Caro Enrico, non so se ti rivolgi a me nelle tue
prime righe (sembra di sì visto che hai ripreso proprio il mio commento),
comunque io non ho mai equiparato Prodi a Berlusconi, né Obama a Bush, ho solo
chiesto se per questi ultimi due ci sono differenze sostanziali, e mi riferivo a
un preciso campo, quello di fare la guerra globale in nome della lotta al
terrorismo.
Possiamo avere opinioni diverse su Obama, o forse
solo sensibilità diverse su come considerare lui e il suo operato, magari tu più
ottimista, io più pessimista, tu più propenso a cogliere le differenze io le
continuità, però penso che tutti quanti, per quanto riguarda la sua politica
estera, dovremmo renderci conto che non possiamo dare la colpa delle scelte di
Obama in fatto di guerre ai suoi nemici repubblicani o democratici, che gli
impedirebbero di essere diverso: abbiamo sentito tutti il suo (non
richiesto) discorso di legittimazione della (sua) guerra al ritiro del premio
Nobel per la pace (non so se altri politici l'abbiano mai fatto), abbiamo
sentito tutti i toni bushiani da lui usati nel legittimare l'esportazione della
guerra al terrorismo su tutta la Terra. E' farina del suo sacco, quella, nessuno
l'ha obbligato a pronunciare quei discorsi, nessuno lo obbliga ad aumentare i
contingenti militari in Afghanistan: è lui che vuole così, è nei suoi atti e
nelle sue intenzioni di fare così. E non si era presentato così, Obama, in
campagna elettorale, si era presentato come il presidente del cambiamento e
sarebbe bello sapere come si concilia tutto questo con il suo discorso di
apertura e fiducia all'Islam fatto in Egitto.
Quindi, secondo me, non dovremmo nascondere questo,
perchè la speranza deve partire da una lucida analisi della realtà. E la
speranza tua, così come il tuo concetto di politica, cioè quello che hai scritto
sotto, sono le stesse cose che penso anch'io.
E con questo auguri anche a te, e se posso
permettermi un abbraccio.
Subject: Re: [pace] Obama e la guerra
globale (sempre contro il terrorismo, si intende)
Secondo me, equiparare Prodi e
Berlusconi, Bush e Obama, è martellarsi le dita delle mani e dei piedi, ecc. ,
è volersi male, e voler male anche alle vittime.
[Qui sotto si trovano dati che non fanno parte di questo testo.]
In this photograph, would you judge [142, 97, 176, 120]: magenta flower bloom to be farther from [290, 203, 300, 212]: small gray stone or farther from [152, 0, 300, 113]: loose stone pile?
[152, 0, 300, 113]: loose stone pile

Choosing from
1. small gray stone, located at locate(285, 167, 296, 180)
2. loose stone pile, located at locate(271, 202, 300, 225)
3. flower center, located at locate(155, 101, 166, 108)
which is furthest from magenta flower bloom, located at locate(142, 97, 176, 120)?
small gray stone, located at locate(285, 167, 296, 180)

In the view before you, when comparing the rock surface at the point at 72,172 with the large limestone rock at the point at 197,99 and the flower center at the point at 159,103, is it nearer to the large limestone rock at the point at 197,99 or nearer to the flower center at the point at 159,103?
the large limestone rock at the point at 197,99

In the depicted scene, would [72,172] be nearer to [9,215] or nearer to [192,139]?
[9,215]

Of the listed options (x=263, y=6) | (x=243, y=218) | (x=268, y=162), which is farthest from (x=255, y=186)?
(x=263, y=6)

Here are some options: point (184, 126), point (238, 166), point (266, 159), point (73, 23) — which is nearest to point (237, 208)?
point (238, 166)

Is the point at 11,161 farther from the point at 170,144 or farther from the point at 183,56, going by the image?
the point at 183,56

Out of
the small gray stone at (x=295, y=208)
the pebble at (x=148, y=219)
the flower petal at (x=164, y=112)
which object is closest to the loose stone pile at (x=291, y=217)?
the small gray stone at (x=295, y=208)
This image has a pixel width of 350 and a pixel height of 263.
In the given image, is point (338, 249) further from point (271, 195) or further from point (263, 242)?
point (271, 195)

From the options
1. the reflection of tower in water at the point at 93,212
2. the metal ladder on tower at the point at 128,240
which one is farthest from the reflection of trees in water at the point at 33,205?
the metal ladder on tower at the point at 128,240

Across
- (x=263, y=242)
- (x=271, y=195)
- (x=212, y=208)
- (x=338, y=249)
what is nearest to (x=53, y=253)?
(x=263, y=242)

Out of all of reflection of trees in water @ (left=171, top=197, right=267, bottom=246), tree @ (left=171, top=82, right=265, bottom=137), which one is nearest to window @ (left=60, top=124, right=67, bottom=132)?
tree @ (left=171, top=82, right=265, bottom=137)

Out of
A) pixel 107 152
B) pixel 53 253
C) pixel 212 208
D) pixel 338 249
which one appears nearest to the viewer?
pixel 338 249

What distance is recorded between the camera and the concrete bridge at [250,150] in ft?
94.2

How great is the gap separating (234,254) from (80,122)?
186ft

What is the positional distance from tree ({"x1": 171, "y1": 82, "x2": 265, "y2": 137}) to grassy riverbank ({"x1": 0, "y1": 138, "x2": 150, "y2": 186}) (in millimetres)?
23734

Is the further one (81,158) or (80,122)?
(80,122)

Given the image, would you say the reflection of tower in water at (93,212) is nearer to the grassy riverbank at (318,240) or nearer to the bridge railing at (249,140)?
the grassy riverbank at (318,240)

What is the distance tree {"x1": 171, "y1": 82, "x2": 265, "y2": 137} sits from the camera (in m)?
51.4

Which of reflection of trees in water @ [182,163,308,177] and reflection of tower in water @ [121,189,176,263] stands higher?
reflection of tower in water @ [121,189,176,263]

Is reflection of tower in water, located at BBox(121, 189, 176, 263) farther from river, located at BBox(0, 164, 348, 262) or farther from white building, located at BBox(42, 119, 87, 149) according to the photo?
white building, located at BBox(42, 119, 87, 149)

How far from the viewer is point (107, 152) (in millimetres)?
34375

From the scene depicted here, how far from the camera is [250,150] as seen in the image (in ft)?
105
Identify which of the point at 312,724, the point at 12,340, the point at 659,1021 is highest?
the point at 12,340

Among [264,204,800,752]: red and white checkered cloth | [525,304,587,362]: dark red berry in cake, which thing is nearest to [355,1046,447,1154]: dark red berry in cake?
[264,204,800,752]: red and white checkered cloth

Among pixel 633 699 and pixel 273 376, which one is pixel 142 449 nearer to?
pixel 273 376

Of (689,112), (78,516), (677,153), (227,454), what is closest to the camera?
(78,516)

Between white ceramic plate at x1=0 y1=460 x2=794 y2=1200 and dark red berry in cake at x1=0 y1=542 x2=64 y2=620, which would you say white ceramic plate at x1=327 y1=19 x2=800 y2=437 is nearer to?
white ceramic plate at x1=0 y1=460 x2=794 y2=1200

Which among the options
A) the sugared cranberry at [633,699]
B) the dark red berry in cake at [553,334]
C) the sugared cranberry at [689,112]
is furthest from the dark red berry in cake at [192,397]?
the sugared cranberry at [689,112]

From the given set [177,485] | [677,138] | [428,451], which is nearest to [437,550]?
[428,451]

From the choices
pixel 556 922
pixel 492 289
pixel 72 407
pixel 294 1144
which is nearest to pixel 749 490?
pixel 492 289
La politica è una piccola cosa, stretta
nella realtà spesso brutta. Condiziona molto, ma soprattutto dipende
dall'animo della società. Spec. nelle "democrazie" vuole il consenso. Sembra
primaria, ma è secondaria.
Il potere militar-materiale degli stati
"ottunde l'intelligenza" (Kant), è pericoloso anzitutto a chi ce l'ha, che
diventa pericoloso per gli altri. Noi "cittadini" (=
"politici") facciamo (cioè tentiamo, ci arrabattiamo di fare) la vera politica
(vita della "polis" umana), col "potere di", col "potere per", e non il
"potere su".
Di quella politica là, dei governi,
possiamo già essere contenti se, insieme a un passo indietro, ne fanno uno e
mezzo in avanti, sui tempi lunghi. E se hanno qualche idea più giusta di ciò
che fanno.
Più dei singoli passi, conta la
direzione, cioè i valori in vista, l'orizzonte. Questo spetta a noi tenerlo
sempre chiaro, ed esigere l'orientamento. Dobbiamo discutere gli atti dei
potenti, giudicarli, ma sapere che tutto è solo sempre gradualità, sempre con
contraddizioni. Si arranca sulla terra e non si vola.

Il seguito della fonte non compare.